1. An important female character is called Yukio, which is a boy's name. There are some Japanese girl's names ending in "o", e.g. Misao, but... nope. (Google tells me that, elsewhere, Wolverine once joked that Yukio's real first name was Yukiko, which would be more plausible.)
2. The comic draws horizontal lines above the vowels of "Toyko" to indicate length. I was impressed. You almost never see linguistic detail like that. Unfortunately, Claremont gets carried away and incorrectly puts lines above vowels in "yakuza" and "oyabun".

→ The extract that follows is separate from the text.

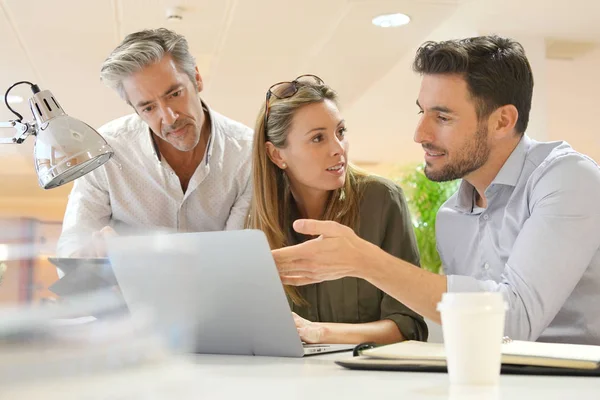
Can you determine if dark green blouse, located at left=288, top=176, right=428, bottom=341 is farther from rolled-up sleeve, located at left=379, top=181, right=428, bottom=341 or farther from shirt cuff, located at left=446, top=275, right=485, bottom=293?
shirt cuff, located at left=446, top=275, right=485, bottom=293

3. A child, Akiko, calls her foster mother both "haha-san" and "haha-sama". No, no, no. Don't swap them around like that. Either would be acceptable, but please choose. Also, "haha" is just one of the words for "mother" and is a mildly unnatural choice in that context. You'd probably say "okaa-san" or "okaa-sama". (See also Akiko's "chichi-san" for "father". Ouch.)
4. It's "hai", not "hei" (although the word appears again later, correctly spelled).
There's occasional not-fanservice. I think it's meant to be pseudo-titillation that doesn't violate the Comics Code Authority, in the form of bath scenes that don't show anything and Kitty's naked back after getting stripped with sword blows.
I like the overlap with the contemporary Marvel universe, which didn't go on hold for the sake of this mini-series.
It's fine. I read it. I'm not planning to throw it out. (In contrast, I'd found myself throwing out lots of Grant Morrison when rummaging through my comics boxes. Morrison's X-Men? Gone. The only issue I ever bought of The Invisibles? Gone. I love some of his writing, e.g. Animal Man, Doom Patrol, but I was surprised to see how much of his other work I'd bought from author loyalty without actually liking it.) This story, though, isn't bad, although its finale is mildly amusing in how shamelessly it goes from "I can't possibly beat my old master Oguun" to "I just went berserk and even he knows I can't lose". I still prefer Claremont's previous version of Kitty Pryde, though.